Print all of the entries exactly, minus the pictures.

[Spatial relationship records]
--- Begin ---

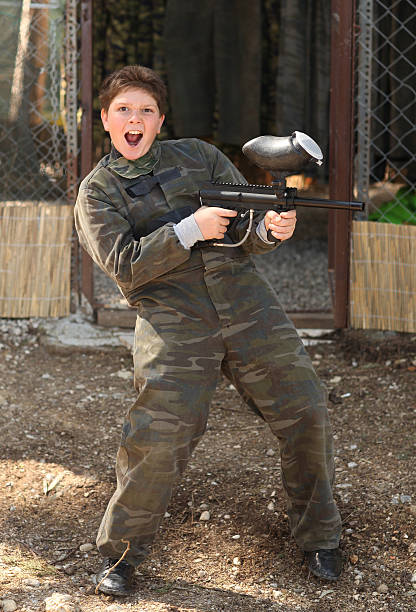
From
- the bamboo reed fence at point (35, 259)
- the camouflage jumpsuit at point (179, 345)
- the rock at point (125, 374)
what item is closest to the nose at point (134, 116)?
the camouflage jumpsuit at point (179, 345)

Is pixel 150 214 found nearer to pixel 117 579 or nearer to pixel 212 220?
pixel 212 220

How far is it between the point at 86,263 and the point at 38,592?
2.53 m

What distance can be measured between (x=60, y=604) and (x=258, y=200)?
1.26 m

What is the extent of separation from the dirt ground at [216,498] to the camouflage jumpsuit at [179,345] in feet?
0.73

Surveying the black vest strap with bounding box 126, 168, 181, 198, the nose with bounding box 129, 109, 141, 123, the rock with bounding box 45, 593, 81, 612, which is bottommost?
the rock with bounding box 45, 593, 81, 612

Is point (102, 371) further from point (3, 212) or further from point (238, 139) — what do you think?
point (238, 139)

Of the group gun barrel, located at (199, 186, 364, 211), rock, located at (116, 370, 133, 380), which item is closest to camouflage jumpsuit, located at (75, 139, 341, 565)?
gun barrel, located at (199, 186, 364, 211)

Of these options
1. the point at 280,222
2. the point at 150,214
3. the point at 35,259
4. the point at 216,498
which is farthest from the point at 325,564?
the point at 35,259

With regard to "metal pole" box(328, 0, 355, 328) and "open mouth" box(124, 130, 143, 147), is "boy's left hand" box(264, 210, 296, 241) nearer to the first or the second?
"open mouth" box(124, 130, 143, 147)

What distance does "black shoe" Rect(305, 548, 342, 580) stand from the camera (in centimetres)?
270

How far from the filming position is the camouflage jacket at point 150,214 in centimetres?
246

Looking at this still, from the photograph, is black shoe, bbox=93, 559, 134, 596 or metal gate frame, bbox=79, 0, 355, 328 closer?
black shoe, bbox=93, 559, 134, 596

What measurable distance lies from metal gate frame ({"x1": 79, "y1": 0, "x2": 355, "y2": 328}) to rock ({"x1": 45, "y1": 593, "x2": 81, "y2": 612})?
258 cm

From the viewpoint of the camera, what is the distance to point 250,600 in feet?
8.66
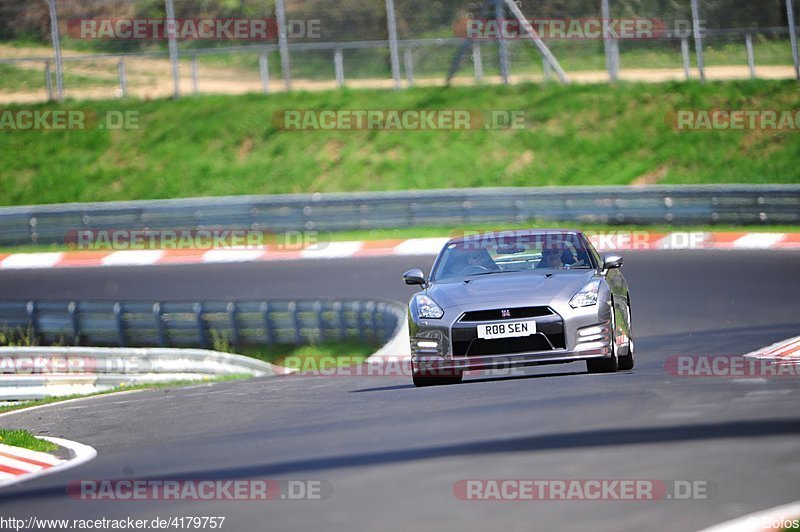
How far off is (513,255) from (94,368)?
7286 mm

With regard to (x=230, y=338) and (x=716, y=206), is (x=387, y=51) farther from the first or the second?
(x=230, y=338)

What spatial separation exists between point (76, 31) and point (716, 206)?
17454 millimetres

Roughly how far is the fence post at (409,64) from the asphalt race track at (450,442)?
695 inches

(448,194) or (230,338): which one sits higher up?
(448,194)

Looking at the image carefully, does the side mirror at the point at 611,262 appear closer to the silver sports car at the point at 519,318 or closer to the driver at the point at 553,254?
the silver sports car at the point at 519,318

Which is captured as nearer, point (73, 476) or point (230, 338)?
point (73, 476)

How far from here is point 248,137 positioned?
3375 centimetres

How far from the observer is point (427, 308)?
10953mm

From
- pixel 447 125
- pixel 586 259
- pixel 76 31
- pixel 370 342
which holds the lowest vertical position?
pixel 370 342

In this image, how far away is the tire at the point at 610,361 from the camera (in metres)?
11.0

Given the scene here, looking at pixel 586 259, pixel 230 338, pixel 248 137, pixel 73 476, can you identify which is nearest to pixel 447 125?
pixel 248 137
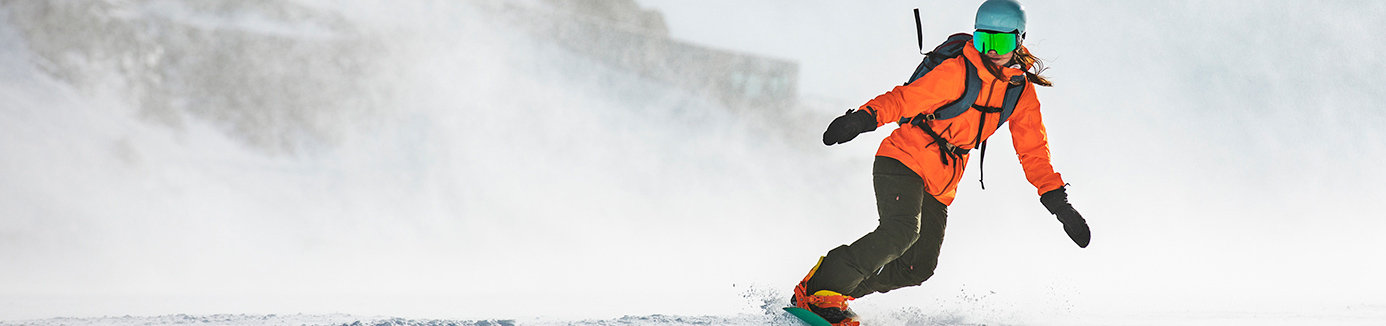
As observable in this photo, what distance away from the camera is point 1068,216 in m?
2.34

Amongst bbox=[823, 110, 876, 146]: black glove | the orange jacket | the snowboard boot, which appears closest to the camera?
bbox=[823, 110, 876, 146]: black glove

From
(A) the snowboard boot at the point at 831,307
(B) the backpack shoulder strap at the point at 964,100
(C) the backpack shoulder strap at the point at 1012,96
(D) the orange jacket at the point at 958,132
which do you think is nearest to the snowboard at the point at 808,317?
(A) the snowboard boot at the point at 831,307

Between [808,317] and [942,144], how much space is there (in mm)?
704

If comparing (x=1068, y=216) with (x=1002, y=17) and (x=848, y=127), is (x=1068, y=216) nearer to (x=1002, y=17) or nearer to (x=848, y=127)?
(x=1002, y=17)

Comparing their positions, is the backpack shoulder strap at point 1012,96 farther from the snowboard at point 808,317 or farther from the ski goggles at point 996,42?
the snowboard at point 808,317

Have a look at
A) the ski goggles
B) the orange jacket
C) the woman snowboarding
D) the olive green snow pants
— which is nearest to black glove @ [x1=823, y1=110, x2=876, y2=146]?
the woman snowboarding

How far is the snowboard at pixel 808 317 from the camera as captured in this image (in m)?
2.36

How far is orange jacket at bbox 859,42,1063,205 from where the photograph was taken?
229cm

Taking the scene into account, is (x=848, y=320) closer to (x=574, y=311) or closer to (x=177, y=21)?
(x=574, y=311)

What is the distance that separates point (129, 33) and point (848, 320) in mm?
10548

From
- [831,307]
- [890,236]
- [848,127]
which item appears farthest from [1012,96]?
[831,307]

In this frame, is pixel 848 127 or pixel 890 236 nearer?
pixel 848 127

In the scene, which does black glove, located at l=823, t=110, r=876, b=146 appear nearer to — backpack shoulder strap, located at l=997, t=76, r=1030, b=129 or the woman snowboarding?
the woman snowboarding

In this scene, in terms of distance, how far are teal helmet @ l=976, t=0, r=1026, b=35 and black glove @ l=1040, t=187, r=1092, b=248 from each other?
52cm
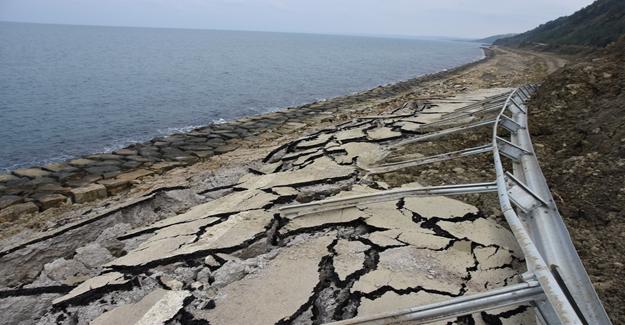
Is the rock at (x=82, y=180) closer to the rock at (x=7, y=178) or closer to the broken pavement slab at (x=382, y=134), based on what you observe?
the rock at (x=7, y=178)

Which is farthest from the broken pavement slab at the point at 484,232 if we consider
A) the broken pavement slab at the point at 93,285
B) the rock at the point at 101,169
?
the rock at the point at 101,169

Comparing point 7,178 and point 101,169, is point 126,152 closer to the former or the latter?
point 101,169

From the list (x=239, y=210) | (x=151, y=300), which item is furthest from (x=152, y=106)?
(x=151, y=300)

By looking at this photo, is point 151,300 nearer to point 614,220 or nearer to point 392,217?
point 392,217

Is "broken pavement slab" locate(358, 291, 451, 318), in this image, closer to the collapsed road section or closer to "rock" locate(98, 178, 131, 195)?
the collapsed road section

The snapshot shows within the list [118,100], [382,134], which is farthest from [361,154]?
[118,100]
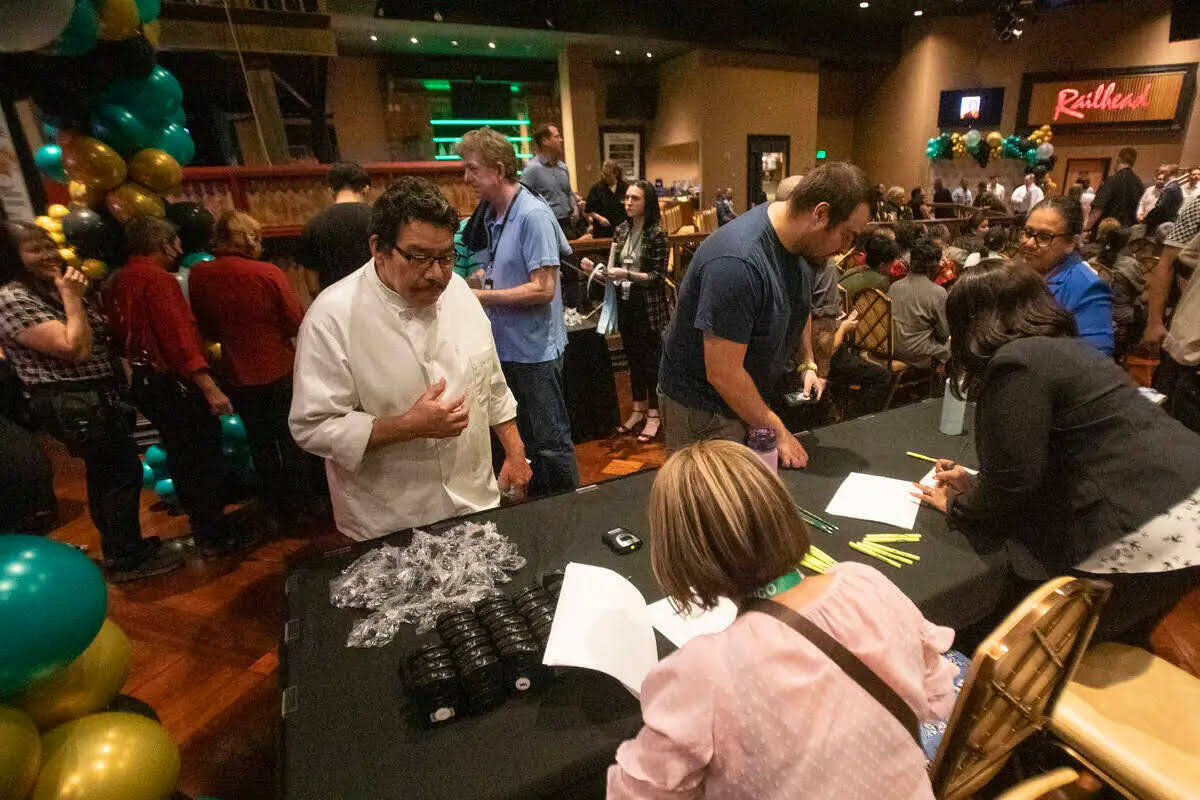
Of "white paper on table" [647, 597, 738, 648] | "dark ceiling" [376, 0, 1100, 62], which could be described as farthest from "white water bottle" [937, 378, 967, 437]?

--- End ---

• Problem solution
From
- the bamboo reed fence at point (35, 259)
- the camouflage jumpsuit at point (179, 345)
- the rock at point (125, 374)
what item is closest to the nose at point (134, 116)?
the camouflage jumpsuit at point (179, 345)

Is pixel 150 214 found nearer to pixel 117 579 or nearer to pixel 212 220?
pixel 212 220

How far is it between the point at 86,263 and the point at 38,592?
2.53 m

What distance can be measured between (x=60, y=604) and (x=258, y=200)?
1.26 m

What is the extent of separation from the dirt ground at [216,498] to the camouflage jumpsuit at [179,345] in feet?
0.73

Surveying the black vest strap with bounding box 126, 168, 181, 198, the nose with bounding box 129, 109, 141, 123, the rock with bounding box 45, 593, 81, 612, which is bottommost?
the rock with bounding box 45, 593, 81, 612

Is point (102, 371) further from point (3, 212) or further from point (238, 139) — what do you think?
point (238, 139)

Of the group gun barrel, located at (199, 186, 364, 211), rock, located at (116, 370, 133, 380), which item is closest to camouflage jumpsuit, located at (75, 139, 341, 565)?
gun barrel, located at (199, 186, 364, 211)

Of these options
1. the point at 280,222
2. the point at 150,214
3. the point at 35,259
4. the point at 216,498
which is farthest from the point at 325,564?
the point at 35,259

With regard to "metal pole" box(328, 0, 355, 328) and "open mouth" box(124, 130, 143, 147), is "boy's left hand" box(264, 210, 296, 241) nearer to the first or the second?
"open mouth" box(124, 130, 143, 147)

What distance does "black shoe" Rect(305, 548, 342, 580) stand from the camera (in centimetres)?
270

How far from the filming position is the camouflage jacket at point 150,214 in centimetres?
246

Looking at this still, from the photograph, is black shoe, bbox=93, 559, 134, 596 or metal gate frame, bbox=79, 0, 355, 328 closer?
black shoe, bbox=93, 559, 134, 596

What measurable distance lies from metal gate frame ({"x1": 79, "y1": 0, "x2": 355, "y2": 328}) to rock ({"x1": 45, "y1": 593, "x2": 81, "y2": 612})?
258 cm

From the viewpoint of the camera, what is the distance to point 250,600 in feet?
8.66
How far off is (513,255) from (94,368)?
7286 mm

With regard to (x=230, y=338) and (x=716, y=206), is (x=387, y=51) farther from the first or the second?
(x=230, y=338)

What spatial separation exists between point (76, 31) and point (716, 206)?
17454 millimetres

Roughly how far is the fence post at (409,64) from the asphalt race track at (450,442)?
695 inches

(448,194) or (230,338): which one sits higher up?
(448,194)

Looking at the image carefully, does the side mirror at the point at 611,262 appear closer to the silver sports car at the point at 519,318 or closer to the driver at the point at 553,254?
the silver sports car at the point at 519,318

Which is captured as nearer, point (73, 476) or point (230, 338)?
point (73, 476)

How far from here is point 248,137 positioned?
3375 centimetres

How far from the observer is point (427, 308)?
10953mm

From
- pixel 447 125
- pixel 586 259
- pixel 76 31
- pixel 370 342
which holds the lowest vertical position?
pixel 370 342

In this image, how far away is the tire at the point at 610,361 from the camera (in metres)?
11.0

Given the scene here, looking at pixel 586 259, pixel 230 338, pixel 248 137, pixel 73 476, can you identify which is nearest to pixel 447 125?
pixel 248 137
As observable in this photo, what distance away from the camera is point 1068,216 in m?
2.34

Amongst bbox=[823, 110, 876, 146]: black glove | the orange jacket | the snowboard boot, which appears closest to the camera?
bbox=[823, 110, 876, 146]: black glove

From
(A) the snowboard boot at the point at 831,307
(B) the backpack shoulder strap at the point at 964,100
(C) the backpack shoulder strap at the point at 1012,96
(D) the orange jacket at the point at 958,132
which do you think is nearest to the snowboard at the point at 808,317?
(A) the snowboard boot at the point at 831,307

Between [808,317] and [942,144], how much space is there (in mm)?
704

If comparing (x=1068, y=216) with (x=1002, y=17) and (x=848, y=127), is (x=1068, y=216) nearer to (x=1002, y=17) or nearer to (x=848, y=127)?
(x=1002, y=17)

Comparing their positions, is the backpack shoulder strap at point 1012,96 farther from the snowboard at point 808,317 or farther from the ski goggles at point 996,42?
the snowboard at point 808,317

Have a look at
A) the ski goggles
B) the orange jacket
C) the woman snowboarding
D) the olive green snow pants
— which is nearest to black glove @ [x1=823, y1=110, x2=876, y2=146]?
the woman snowboarding

How far is the snowboard at pixel 808 317 from the camera as captured in this image (in m)?
2.36

How far is orange jacket at bbox 859,42,1063,205 from where the photograph was taken?
229cm

Taking the scene into account, is (x=848, y=320) closer to (x=574, y=311) or closer to (x=177, y=21)?
(x=574, y=311)

What is the distance that separates point (129, 33) and point (848, 320) in mm?
10548

From
- [831,307]
- [890,236]
- [848,127]
which item appears farthest from [1012,96]?
[831,307]

In this frame, is pixel 848 127 or pixel 890 236 nearer?
pixel 848 127

In the scene, which does black glove, located at l=823, t=110, r=876, b=146 appear nearer to — backpack shoulder strap, located at l=997, t=76, r=1030, b=129 or the woman snowboarding?
the woman snowboarding

In this scene, in terms of distance, how far are teal helmet @ l=976, t=0, r=1026, b=35 and black glove @ l=1040, t=187, r=1092, b=248 from each other?
52cm
Is the rock at (x=82, y=180) closer to the rock at (x=7, y=178) or closer to the broken pavement slab at (x=382, y=134), based on what you observe?
the rock at (x=7, y=178)

Which is farthest from the broken pavement slab at the point at 484,232 if we consider
A) the broken pavement slab at the point at 93,285
B) the rock at the point at 101,169
?
the rock at the point at 101,169

Comparing point 7,178 and point 101,169, is point 126,152 closer to the former or the latter?
point 101,169

From the list (x=239, y=210) | (x=151, y=300), which item is furthest from (x=152, y=106)?
(x=151, y=300)

By looking at this photo, is point 151,300 nearer to point 614,220 or nearer to point 392,217?
point 392,217

Is "broken pavement slab" locate(358, 291, 451, 318), in this image, closer to the collapsed road section or closer to "rock" locate(98, 178, 131, 195)?
the collapsed road section

The snapshot shows within the list [118,100], [382,134], which is farthest from [361,154]?
[118,100]
Of "white paper on table" [647, 597, 738, 648] | "dark ceiling" [376, 0, 1100, 62], which could be described as farthest from "white water bottle" [937, 378, 967, 437]?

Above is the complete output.